** start of Material provided **

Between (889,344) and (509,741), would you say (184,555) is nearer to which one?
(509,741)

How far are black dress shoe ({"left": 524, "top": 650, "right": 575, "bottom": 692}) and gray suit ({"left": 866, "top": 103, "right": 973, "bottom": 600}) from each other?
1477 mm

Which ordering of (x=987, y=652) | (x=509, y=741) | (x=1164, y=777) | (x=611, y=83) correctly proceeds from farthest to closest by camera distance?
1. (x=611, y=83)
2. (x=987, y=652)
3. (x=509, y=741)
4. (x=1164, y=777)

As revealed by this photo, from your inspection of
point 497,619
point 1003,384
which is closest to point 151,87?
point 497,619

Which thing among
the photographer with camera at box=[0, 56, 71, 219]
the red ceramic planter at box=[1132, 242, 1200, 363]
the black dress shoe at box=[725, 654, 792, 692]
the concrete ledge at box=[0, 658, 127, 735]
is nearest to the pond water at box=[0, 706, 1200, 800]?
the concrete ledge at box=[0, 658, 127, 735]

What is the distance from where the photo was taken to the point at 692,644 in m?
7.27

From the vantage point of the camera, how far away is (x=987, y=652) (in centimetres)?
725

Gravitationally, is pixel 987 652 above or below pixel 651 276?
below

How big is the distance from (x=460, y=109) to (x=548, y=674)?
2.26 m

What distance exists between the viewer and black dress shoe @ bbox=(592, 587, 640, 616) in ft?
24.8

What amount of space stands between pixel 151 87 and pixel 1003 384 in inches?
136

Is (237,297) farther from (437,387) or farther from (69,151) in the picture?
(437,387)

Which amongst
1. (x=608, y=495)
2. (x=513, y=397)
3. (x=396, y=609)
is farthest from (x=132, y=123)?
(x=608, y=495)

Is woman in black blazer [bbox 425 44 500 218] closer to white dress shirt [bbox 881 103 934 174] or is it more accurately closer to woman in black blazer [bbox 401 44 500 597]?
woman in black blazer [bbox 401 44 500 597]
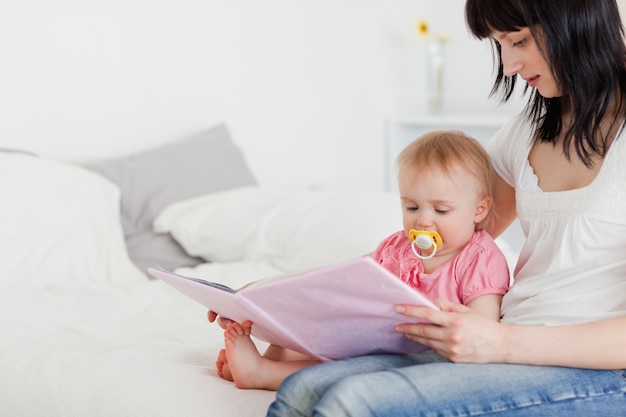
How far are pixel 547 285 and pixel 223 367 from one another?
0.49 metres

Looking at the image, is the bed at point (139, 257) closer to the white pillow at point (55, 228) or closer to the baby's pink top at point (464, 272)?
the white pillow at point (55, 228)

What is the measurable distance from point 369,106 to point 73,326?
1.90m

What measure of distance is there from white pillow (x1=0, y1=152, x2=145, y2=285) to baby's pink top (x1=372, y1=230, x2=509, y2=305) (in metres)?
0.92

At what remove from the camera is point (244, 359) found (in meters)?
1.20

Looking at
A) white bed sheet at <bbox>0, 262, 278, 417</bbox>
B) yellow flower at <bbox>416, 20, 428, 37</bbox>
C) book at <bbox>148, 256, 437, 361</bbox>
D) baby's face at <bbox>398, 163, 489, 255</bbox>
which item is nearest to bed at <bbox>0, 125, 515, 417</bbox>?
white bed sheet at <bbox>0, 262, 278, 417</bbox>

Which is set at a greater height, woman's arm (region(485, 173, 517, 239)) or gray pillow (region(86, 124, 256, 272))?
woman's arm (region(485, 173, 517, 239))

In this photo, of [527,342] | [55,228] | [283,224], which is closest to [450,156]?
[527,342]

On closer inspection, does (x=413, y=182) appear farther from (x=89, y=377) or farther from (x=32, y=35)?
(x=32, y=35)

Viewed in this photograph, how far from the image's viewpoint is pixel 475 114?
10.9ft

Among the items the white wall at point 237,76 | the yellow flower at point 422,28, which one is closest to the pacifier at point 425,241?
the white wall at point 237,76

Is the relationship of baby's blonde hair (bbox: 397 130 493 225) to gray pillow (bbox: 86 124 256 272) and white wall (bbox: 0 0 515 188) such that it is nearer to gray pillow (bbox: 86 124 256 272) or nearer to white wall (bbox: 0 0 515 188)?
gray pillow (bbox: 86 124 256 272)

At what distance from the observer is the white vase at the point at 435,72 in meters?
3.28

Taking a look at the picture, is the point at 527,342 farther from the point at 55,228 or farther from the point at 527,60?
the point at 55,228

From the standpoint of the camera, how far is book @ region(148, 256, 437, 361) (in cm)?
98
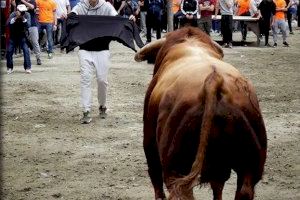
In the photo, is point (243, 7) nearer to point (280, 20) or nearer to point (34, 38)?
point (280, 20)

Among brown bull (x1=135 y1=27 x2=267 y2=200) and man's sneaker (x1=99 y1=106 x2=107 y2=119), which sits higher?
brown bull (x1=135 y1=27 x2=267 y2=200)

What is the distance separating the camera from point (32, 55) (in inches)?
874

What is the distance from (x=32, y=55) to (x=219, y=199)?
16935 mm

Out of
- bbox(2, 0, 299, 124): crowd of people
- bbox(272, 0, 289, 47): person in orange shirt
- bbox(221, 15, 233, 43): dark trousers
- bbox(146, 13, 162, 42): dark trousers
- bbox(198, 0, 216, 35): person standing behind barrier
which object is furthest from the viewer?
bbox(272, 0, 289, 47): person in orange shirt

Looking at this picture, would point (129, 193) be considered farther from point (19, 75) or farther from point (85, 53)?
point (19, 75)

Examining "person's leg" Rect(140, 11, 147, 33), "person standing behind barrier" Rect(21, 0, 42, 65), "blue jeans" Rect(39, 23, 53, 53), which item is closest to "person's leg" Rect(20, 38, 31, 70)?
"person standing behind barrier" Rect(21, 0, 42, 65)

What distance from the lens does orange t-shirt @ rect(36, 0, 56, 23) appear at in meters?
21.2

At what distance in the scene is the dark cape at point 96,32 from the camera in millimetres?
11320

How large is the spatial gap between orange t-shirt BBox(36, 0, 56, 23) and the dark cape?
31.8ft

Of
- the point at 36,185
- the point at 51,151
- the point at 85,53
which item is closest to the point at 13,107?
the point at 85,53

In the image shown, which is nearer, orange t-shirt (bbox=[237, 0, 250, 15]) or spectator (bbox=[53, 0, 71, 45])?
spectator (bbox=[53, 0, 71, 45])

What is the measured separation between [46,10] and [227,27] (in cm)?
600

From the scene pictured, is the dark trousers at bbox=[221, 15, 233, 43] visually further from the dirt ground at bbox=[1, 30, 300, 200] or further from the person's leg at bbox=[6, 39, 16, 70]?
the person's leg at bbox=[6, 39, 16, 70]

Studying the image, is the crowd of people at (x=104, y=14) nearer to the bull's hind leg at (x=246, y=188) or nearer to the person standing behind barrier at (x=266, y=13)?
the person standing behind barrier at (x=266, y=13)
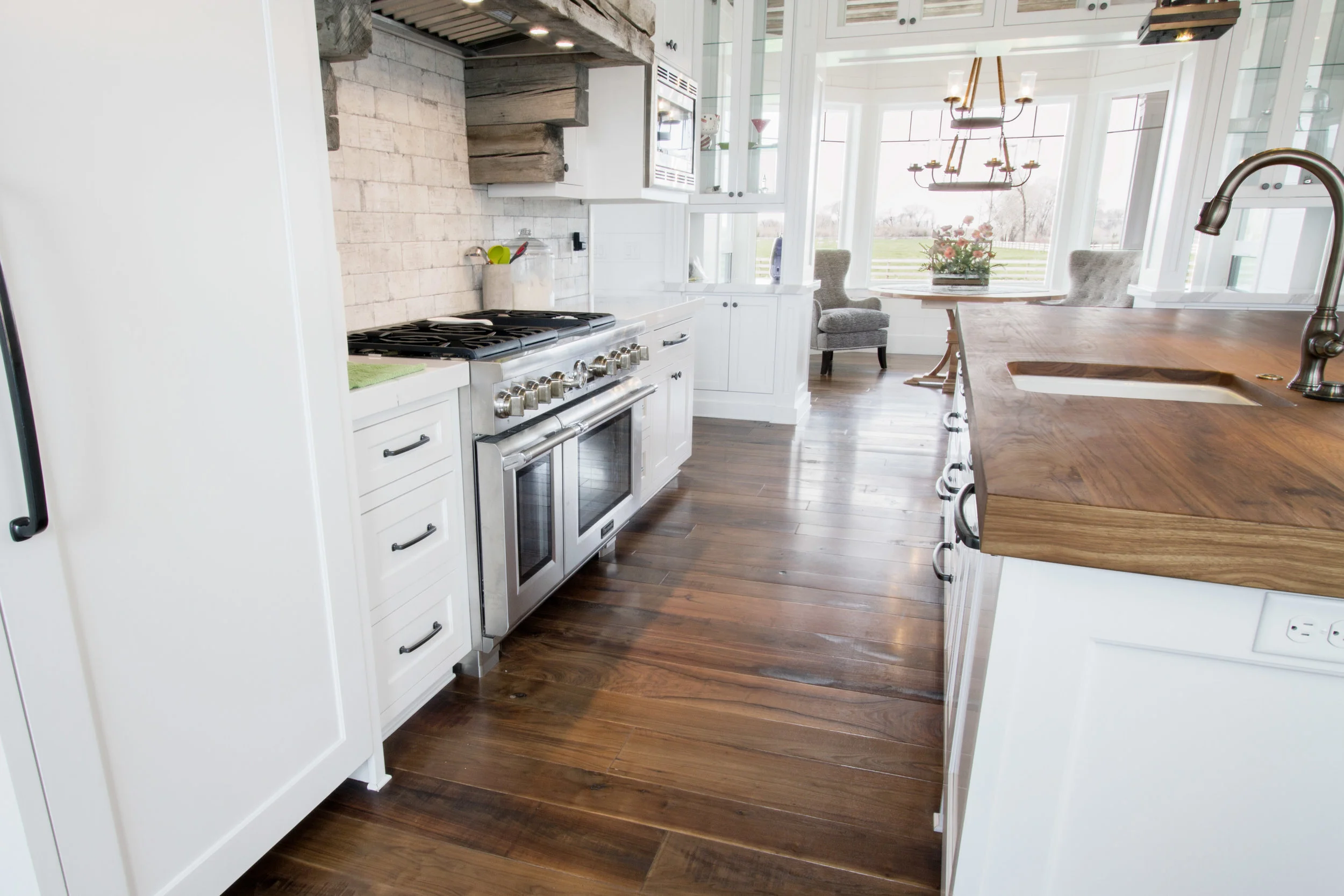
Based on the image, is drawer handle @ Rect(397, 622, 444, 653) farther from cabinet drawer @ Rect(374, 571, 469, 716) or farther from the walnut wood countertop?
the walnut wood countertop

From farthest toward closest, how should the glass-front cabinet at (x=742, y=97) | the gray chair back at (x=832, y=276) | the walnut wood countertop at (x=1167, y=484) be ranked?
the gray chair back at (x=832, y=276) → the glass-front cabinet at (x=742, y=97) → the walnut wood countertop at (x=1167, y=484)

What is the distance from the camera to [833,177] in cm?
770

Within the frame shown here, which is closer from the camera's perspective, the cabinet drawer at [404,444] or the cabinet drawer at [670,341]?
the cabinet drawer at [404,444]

** end of Material provided **
** start of Material provided **

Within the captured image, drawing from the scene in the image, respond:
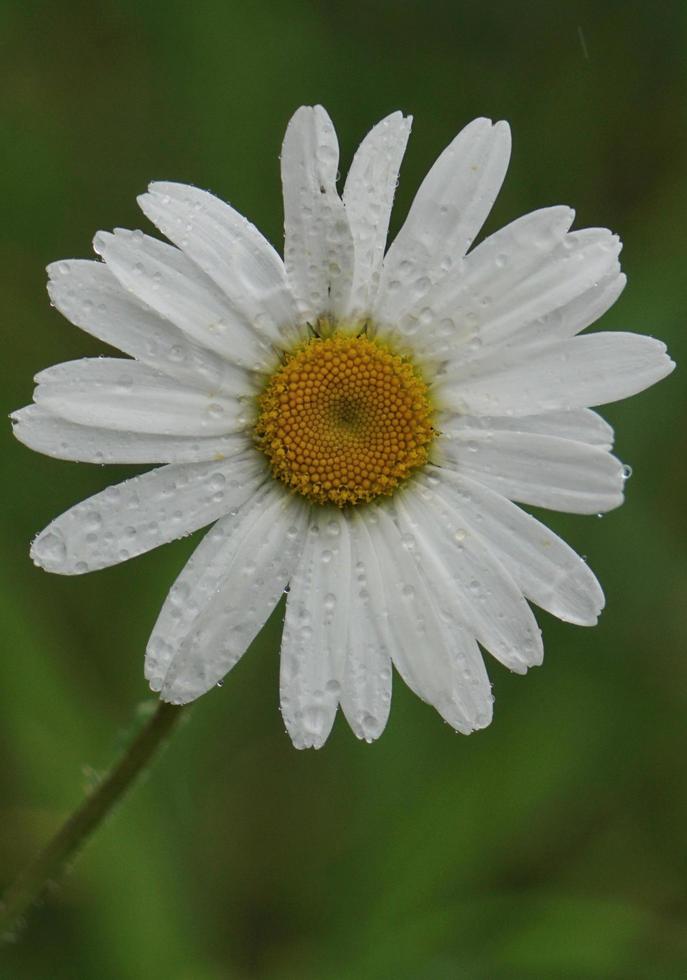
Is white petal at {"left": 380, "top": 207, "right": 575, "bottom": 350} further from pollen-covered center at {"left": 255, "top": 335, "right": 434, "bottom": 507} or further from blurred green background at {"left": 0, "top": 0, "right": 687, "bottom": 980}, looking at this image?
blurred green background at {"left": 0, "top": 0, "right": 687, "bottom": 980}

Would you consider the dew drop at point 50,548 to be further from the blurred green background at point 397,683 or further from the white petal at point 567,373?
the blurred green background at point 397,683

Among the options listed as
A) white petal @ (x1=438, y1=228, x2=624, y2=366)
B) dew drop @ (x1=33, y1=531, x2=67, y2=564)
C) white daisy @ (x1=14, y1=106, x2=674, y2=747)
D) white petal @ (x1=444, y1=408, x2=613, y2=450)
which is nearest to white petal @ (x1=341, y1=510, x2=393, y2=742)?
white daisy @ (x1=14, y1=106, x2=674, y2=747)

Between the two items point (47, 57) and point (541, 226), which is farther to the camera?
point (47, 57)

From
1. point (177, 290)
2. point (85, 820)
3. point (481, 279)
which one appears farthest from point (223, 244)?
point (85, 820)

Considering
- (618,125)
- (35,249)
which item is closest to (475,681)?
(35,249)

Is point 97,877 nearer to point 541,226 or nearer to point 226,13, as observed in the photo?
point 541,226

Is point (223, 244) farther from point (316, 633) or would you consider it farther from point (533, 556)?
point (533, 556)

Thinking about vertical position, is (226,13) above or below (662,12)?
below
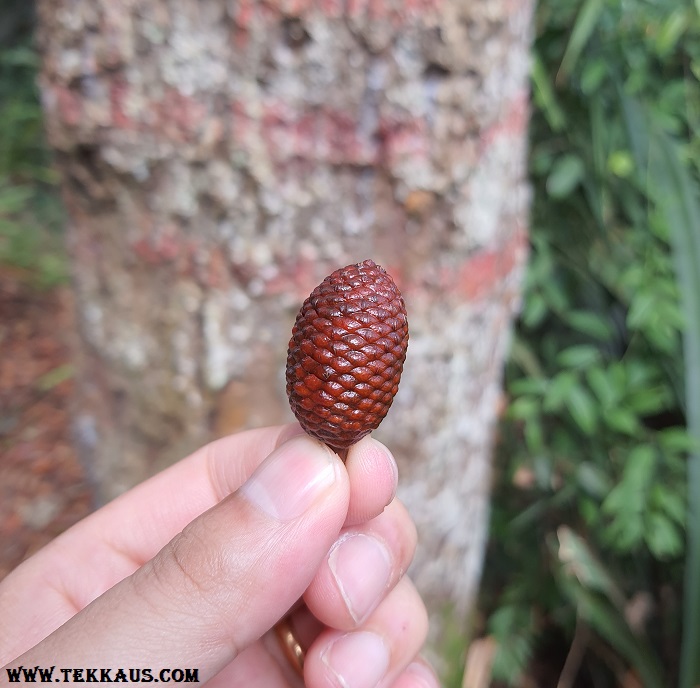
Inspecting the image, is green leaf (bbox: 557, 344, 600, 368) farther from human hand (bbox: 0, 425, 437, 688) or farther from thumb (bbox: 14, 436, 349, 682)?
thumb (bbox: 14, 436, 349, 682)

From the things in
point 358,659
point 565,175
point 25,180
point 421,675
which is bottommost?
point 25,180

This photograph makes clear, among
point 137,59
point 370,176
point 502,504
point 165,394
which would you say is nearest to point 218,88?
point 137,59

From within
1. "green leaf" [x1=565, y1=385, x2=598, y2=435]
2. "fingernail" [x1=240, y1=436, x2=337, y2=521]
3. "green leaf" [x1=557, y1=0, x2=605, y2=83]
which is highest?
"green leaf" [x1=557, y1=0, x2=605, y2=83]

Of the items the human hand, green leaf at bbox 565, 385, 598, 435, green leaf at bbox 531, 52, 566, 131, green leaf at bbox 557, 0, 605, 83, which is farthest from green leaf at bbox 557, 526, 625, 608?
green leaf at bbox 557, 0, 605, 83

** end of Material provided **

**Work to do:** Give back each line in the listing above that contains the word "baby". Letter case counts.

**Solution to this problem:**
Looking at the image, is the bed at point (139, 257) closer to the white pillow at point (55, 228) or closer to the baby's pink top at point (464, 272)?
What measure of distance is there from white pillow (x1=0, y1=152, x2=145, y2=285) to baby's pink top (x1=372, y1=230, x2=509, y2=305) (in metres)?
D) baby's face at <bbox>398, 163, 489, 255</bbox>
Is the relationship of baby's blonde hair (bbox: 397 130 493 225) to gray pillow (bbox: 86 124 256 272) and white wall (bbox: 0 0 515 188) such that it is nearer to gray pillow (bbox: 86 124 256 272) or nearer to white wall (bbox: 0 0 515 188)?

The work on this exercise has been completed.